I can evaluate the different parameters for different models, and I can compare the different models. I might use the root-mean-square error, but I also want to penalize complex models, so I can calculate in software at least, the AIC statistic, which is a model comparison statistic. I'm going to now switch to the software, the JSL application that facilitates this model building and model comparison. Let me launch the software, looks like this. First thing I just need to do is to provide a new project name. Let me call it Berlin. I've already got a Berlin. Let's call it Berlin 2, and click Ok. Where you see these icons here, these represent a workflow. Well, first of all, let's just talk about the application more generally.
Think about what JMP does. JMP gives us the ability to fit models, to perform statistical analysis, to do visualization. When we're writing JSL scripts, all of that type of functionality is relatively easy because JMP is doing all the hard work for us. What this application seeks to do in addition to that is to provide a sense of workflow. We have some steps to do. These can't be done yet, they're locked. These two are available, and this is the recommended step. We provide a workflow, a sequence of tasks to perform, but we also persist information. Once something is set up, you don't have to do it a second time. If you fitted the models, you never have to fit them again.
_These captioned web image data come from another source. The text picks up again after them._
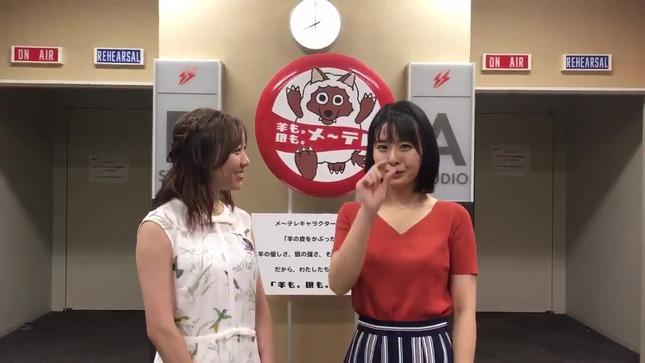 望木聡子 須田亜香里 SKE48 25thシングル発売 2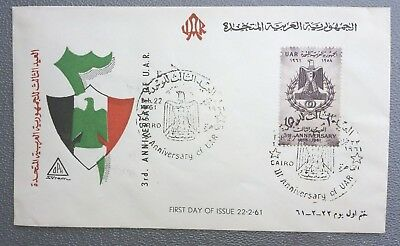 """EGYPT - First Day Cover - UAR 1961  """" 3rd. ANNIV. OF UAR """"  -  BUY NOW PRICE !!"""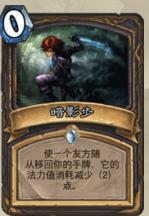 《炉石传说》快攻青海贼卡组怎么玩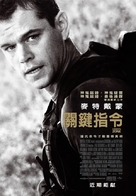 Green Zone - Taiwanese Movie Poster (xs thumbnail)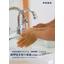 一般衛生管理プログラムにおけるATP拭き取り検査の活用について 製品画像
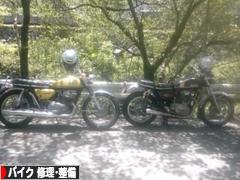 にほんブログ村 バイクブログ バイク 修理・整備へ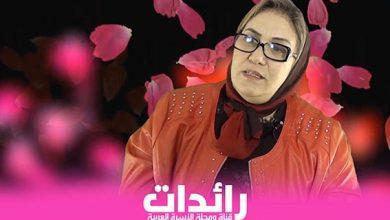 Photo of نساء رائدات – شرفة بنعياد رئيسة جمعية شعلة الأمل للتنمية الإجتماعية والتضامن بفاس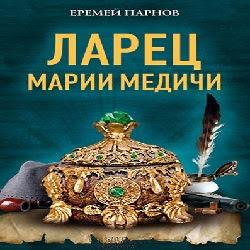 Ларец Марии Медичи. Еремей Парнов — Слушать аудиокнигу онлайн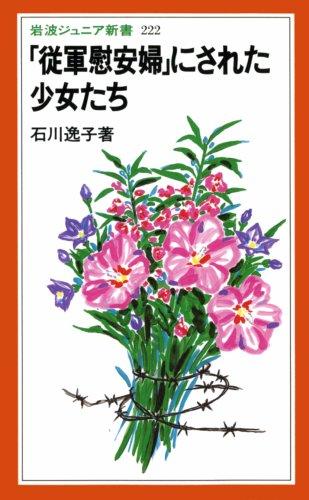 「従軍慰安婦」にされた少女たち (岩波ジュニア新書)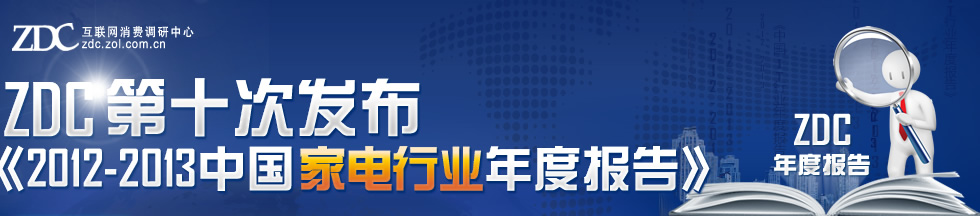 ZDC第十次发布 《2012-2013中国家电行业年度报告》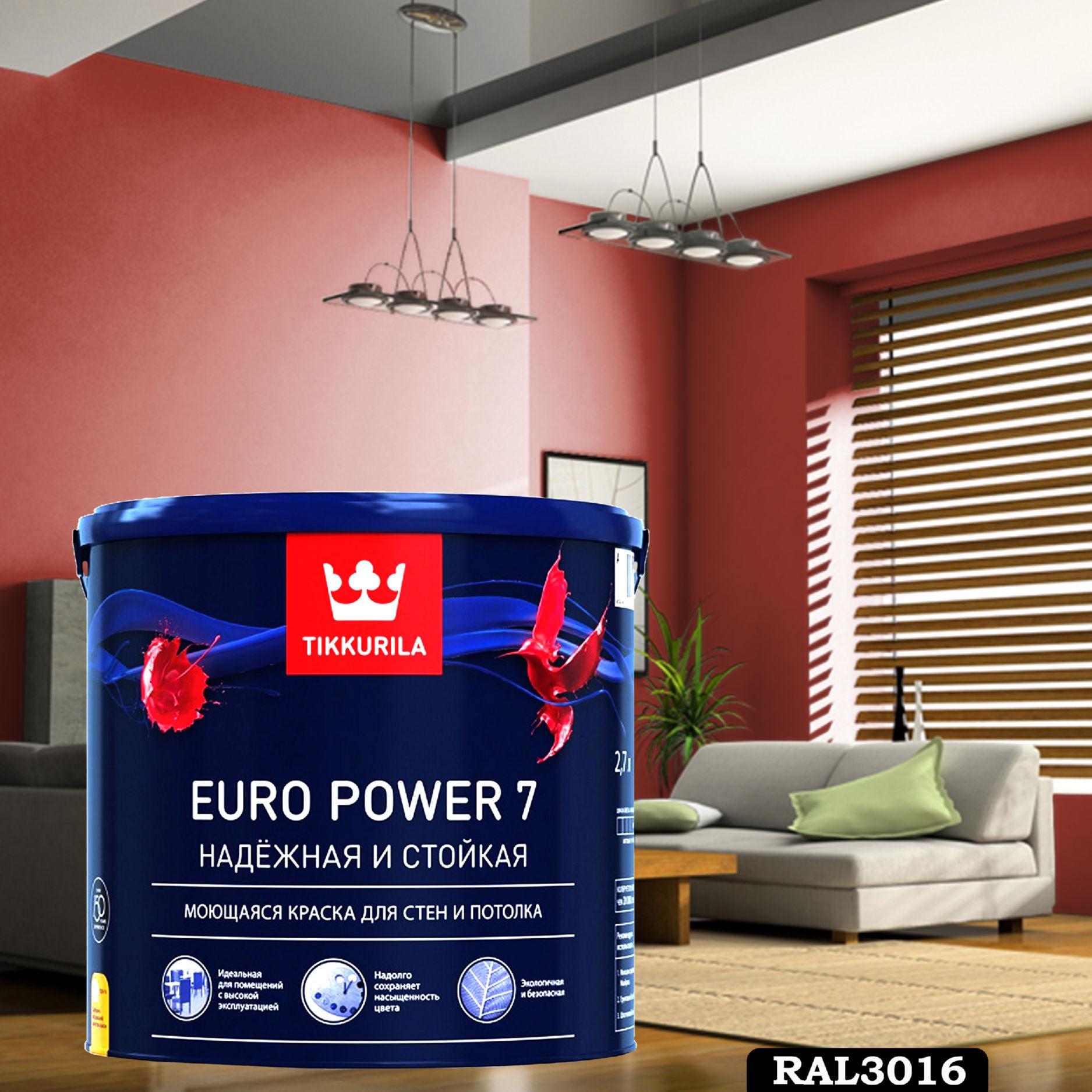 Фото 14 - Краска TIKKURILA Euro Power 7,  RAL 3016 Кораллово-красный, латексная моющаяся матовая интерьерная, 9 л.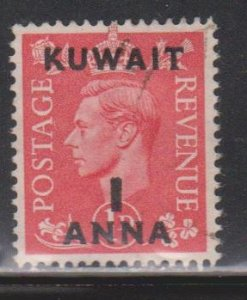 KUWAIT Scott # 73 Used - KGVI Stamp Of Great Britain With Overprint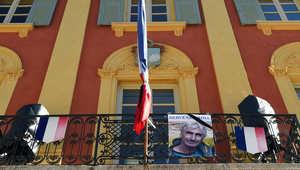 "فرنسا تنكس أعلامها حداداً على ذبح غوردال بالجزائر وتقصف مواقع ""داعش"" بالعراق"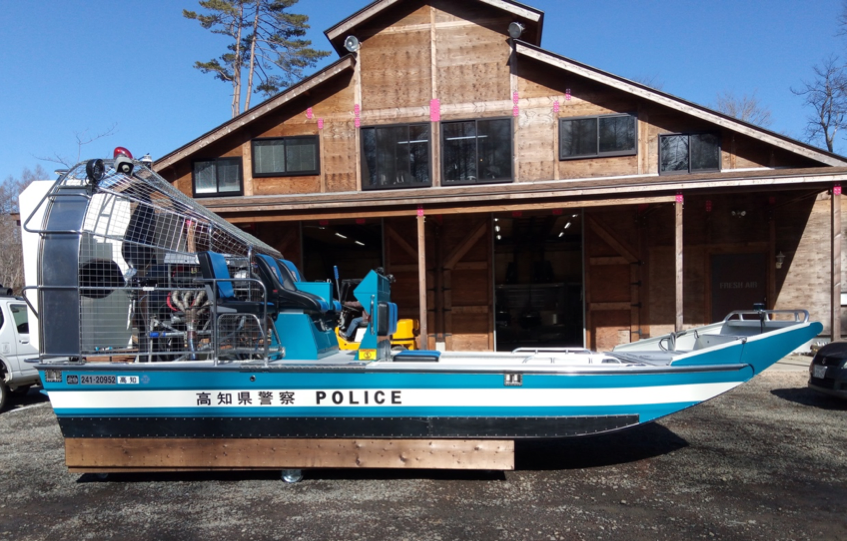 police_airboat1
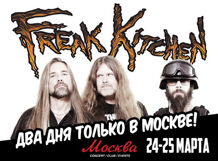 Freak Kitchen<br>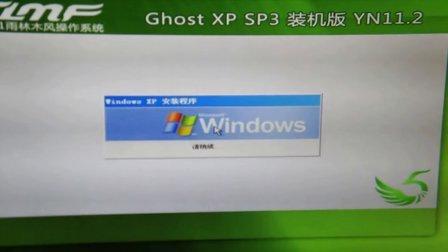 花生米系统重装教程第7章:光盘安装GHOST版系统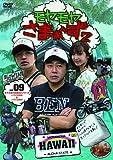 ����䤵�ޤ�~��2 VOL.9 ��䤵��HAWAII�����(�ϥ磻2008&�ϥ磻2009) [DVD]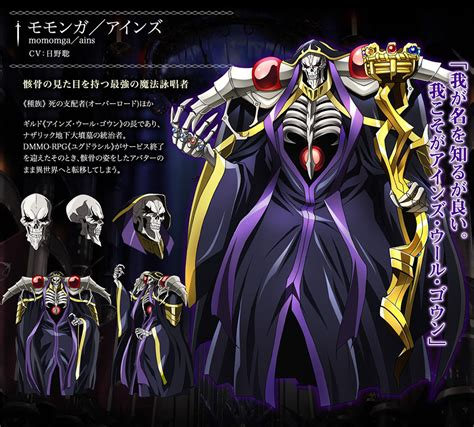 overlord  quick    story  character design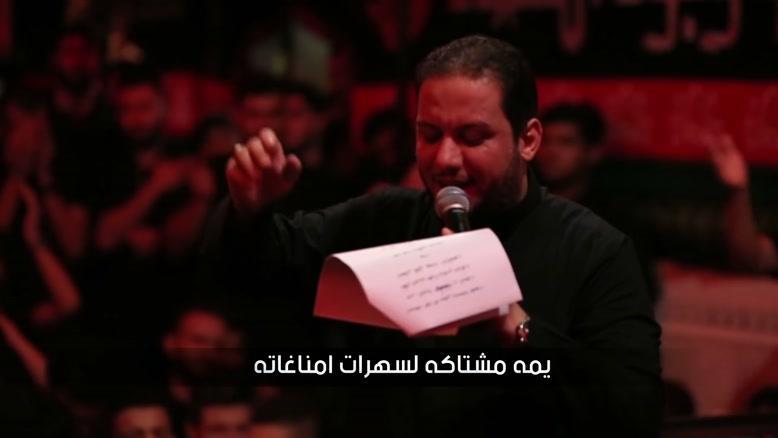 يمه دللول - الملا عمار الكناني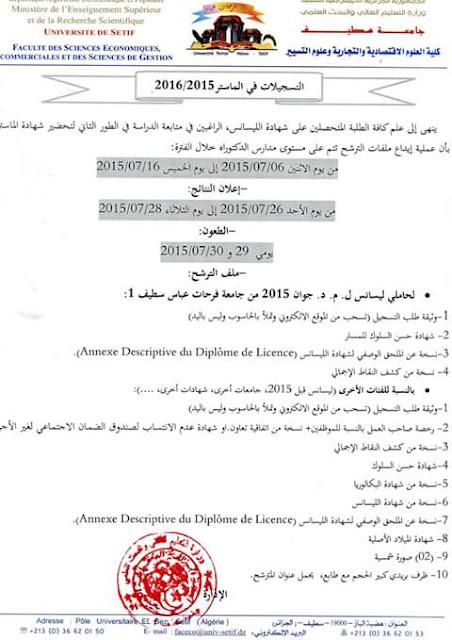 إعلان النسجيل في الماستر 2015-2016 جامعة سطيف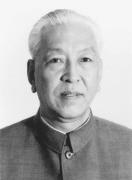 纪念原国务院副总理——耿飚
You can come back to this tomorrow, the next month, next year. That's the idea of the project. It persists all the information over time. Let's just kick this off. The first step, the recommended step is to select a product. Really what I'm doing here is saying, have I got a liquid or a solid product? In the lingo, a liquid product is a large molecule product and a tablet would be a small molecule product. I think of it slightly differently, I think of it in modeling terms. A liquid is sensitive to PH, and a liquid might be a vaccine, for example, it will be sensitive to PH, whereas a tablet is going to be sensitive potentially to moisture. I'm going to take a tablet. I wish I didn't say I'm going to take a tablet. I'm going to start laughing at that.
The next thing I want to do is assign some data, and I need some data. This is a data table. It's got four impurities associated with it. Come back to the application. I can just assign these data, and it's going to ask me to confirm that I want to use these data. Yes, I do. It then tells me it's copied these data to the project and I don't actually need to keep the data table open. These data are persisted as part of the project, but we don't physically have to see the table. We can still do column mapping, so I can take these four impurities. These are my responses. These are the things I'm going to be fitting models to. For each of these impurities, I will fit a number of models, and then I want to choose the best model for each.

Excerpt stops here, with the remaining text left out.